Instructions for the task: Transcribe the lines of the entries from the line with "Of the available choices" to the line with "which is furthest", both included, reproducing each one character for character.

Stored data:
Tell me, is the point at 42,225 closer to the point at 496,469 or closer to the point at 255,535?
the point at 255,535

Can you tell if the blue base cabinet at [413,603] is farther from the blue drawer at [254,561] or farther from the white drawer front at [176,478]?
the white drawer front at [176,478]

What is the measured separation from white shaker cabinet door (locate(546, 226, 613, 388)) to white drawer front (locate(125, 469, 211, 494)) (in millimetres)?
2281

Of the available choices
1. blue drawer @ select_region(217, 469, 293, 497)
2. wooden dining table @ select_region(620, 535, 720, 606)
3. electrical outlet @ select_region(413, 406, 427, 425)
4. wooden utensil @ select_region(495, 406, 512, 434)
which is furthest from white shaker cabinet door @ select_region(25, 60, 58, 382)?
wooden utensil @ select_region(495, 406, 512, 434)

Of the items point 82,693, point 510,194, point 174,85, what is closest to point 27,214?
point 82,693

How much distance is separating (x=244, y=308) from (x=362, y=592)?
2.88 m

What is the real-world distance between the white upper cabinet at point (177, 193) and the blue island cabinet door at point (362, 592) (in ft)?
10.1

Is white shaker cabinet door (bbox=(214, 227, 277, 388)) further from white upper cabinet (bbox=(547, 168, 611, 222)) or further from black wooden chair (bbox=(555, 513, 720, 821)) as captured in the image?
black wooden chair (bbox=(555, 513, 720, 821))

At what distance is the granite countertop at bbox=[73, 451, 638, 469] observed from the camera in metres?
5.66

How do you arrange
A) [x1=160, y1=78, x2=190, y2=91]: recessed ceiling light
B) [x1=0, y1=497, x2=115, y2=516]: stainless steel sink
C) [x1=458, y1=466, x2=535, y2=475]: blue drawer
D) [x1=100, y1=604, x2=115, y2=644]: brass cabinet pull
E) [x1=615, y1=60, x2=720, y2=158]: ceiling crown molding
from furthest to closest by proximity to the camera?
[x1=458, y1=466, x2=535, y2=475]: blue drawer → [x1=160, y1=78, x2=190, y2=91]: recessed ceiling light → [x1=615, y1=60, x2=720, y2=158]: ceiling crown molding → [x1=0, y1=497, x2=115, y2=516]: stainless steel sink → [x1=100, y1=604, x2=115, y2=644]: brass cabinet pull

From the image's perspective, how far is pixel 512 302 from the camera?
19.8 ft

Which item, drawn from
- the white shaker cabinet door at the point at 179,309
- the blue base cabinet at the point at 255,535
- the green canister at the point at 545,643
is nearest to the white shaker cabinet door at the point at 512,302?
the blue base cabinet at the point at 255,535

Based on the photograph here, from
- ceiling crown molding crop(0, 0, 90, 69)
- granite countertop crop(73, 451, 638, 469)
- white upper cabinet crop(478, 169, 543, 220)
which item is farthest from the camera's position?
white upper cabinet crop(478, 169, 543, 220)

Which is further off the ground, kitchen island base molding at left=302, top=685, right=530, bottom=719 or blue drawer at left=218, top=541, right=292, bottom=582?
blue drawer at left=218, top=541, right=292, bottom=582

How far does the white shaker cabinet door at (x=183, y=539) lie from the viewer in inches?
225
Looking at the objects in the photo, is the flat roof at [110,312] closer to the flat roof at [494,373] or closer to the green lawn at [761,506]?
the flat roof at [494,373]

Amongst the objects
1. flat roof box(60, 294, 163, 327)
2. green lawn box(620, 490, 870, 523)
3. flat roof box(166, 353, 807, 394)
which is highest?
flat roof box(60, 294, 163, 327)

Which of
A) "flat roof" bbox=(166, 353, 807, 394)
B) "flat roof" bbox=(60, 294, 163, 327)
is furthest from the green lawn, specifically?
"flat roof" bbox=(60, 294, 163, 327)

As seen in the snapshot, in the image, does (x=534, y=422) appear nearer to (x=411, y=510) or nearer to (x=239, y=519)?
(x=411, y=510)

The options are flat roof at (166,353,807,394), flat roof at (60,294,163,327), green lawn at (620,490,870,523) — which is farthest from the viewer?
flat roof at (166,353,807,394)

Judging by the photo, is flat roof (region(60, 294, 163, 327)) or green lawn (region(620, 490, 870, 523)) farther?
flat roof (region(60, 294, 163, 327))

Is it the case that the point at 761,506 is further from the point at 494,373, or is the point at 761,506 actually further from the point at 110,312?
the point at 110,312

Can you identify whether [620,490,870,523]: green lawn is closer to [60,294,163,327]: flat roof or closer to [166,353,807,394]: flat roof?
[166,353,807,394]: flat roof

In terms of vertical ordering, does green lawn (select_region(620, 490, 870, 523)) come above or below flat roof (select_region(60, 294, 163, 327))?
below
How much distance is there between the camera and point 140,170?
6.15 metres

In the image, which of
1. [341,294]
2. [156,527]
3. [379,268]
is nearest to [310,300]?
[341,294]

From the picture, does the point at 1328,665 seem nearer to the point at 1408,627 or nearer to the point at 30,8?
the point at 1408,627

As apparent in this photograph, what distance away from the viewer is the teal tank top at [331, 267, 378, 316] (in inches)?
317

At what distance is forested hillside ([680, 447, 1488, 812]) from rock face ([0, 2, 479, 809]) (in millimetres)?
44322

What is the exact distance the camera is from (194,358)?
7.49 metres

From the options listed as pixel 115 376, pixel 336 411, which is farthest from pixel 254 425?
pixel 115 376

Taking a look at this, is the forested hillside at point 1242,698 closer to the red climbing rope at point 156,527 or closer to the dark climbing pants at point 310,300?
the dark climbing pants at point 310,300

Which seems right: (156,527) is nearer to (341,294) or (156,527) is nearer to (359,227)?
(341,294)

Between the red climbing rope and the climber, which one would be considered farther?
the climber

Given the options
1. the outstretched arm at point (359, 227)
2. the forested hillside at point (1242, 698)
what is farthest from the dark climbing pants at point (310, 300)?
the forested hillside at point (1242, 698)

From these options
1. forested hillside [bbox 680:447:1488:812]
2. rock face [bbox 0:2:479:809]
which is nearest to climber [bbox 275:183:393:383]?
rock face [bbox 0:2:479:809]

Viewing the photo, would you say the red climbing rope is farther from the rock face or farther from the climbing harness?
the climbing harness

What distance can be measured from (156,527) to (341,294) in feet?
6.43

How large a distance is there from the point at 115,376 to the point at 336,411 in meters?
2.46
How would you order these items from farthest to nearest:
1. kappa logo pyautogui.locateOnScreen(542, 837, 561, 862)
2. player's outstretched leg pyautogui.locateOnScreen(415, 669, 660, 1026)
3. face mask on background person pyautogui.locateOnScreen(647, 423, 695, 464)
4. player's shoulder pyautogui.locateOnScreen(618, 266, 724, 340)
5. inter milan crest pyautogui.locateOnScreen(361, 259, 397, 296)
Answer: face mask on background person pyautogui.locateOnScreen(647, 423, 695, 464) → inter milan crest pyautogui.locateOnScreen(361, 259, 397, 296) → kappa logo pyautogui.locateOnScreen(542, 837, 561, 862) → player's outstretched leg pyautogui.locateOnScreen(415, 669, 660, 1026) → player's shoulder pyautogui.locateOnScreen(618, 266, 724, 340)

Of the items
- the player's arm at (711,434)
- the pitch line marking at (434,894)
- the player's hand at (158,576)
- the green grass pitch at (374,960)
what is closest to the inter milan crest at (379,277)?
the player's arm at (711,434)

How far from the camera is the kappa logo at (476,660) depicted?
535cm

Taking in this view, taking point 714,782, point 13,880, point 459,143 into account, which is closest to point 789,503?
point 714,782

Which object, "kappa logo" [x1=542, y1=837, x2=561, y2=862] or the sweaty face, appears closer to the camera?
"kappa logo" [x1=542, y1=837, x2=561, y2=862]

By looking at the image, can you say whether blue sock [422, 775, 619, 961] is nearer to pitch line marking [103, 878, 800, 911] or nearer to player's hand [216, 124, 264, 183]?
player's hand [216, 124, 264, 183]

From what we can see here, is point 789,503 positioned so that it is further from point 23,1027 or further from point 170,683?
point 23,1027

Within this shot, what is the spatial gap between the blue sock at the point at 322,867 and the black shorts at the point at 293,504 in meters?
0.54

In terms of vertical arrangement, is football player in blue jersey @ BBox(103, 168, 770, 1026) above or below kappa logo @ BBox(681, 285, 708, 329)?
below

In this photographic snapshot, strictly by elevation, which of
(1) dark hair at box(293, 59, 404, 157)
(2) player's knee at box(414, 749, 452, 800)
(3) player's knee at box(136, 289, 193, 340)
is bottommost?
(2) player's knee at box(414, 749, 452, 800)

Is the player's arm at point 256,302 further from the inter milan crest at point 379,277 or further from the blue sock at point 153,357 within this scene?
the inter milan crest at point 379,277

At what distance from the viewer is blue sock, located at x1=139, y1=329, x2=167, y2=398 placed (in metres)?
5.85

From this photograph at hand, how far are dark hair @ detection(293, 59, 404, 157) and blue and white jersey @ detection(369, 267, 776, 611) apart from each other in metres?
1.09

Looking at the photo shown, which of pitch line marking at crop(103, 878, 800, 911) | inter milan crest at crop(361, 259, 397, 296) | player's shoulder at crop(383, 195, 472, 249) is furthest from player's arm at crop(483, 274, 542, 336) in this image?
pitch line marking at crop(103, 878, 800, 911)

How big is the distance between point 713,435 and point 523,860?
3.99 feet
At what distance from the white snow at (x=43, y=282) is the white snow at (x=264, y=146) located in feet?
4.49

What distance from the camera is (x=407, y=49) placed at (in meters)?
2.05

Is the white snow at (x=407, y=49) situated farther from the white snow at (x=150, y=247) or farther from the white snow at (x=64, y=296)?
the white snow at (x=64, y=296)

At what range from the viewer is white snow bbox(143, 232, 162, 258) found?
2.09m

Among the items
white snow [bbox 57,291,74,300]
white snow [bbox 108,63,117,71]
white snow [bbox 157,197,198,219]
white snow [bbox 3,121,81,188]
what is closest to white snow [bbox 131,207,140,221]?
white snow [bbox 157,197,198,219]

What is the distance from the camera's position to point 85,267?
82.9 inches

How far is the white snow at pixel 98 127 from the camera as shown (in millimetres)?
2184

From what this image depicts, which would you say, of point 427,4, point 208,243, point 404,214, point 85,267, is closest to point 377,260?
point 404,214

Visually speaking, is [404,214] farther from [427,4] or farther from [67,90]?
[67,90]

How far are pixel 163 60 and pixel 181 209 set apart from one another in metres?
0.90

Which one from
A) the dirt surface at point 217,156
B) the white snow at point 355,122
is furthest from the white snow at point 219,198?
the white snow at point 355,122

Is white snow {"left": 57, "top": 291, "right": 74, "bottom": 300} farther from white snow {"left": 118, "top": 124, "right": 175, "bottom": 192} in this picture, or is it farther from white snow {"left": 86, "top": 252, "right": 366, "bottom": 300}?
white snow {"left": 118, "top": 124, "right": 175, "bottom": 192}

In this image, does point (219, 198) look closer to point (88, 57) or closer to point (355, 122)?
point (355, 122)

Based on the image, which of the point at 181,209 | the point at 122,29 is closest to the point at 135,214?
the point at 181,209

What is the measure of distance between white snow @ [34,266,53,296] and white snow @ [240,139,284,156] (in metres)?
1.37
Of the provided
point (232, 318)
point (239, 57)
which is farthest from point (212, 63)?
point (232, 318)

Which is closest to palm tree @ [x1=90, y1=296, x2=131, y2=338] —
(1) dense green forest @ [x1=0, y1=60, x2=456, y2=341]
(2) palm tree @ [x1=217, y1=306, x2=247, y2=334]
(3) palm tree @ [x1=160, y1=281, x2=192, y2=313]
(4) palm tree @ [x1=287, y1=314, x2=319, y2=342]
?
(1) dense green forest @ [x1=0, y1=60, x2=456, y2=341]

Response below:
Of the available choices
1. blue drawer @ select_region(217, 469, 293, 497)
2. wooden dining table @ select_region(620, 535, 720, 606)
3. electrical outlet @ select_region(413, 406, 427, 425)
4. wooden utensil @ select_region(495, 406, 512, 434)
which is furthest from white shaker cabinet door @ select_region(25, 60, 58, 382)?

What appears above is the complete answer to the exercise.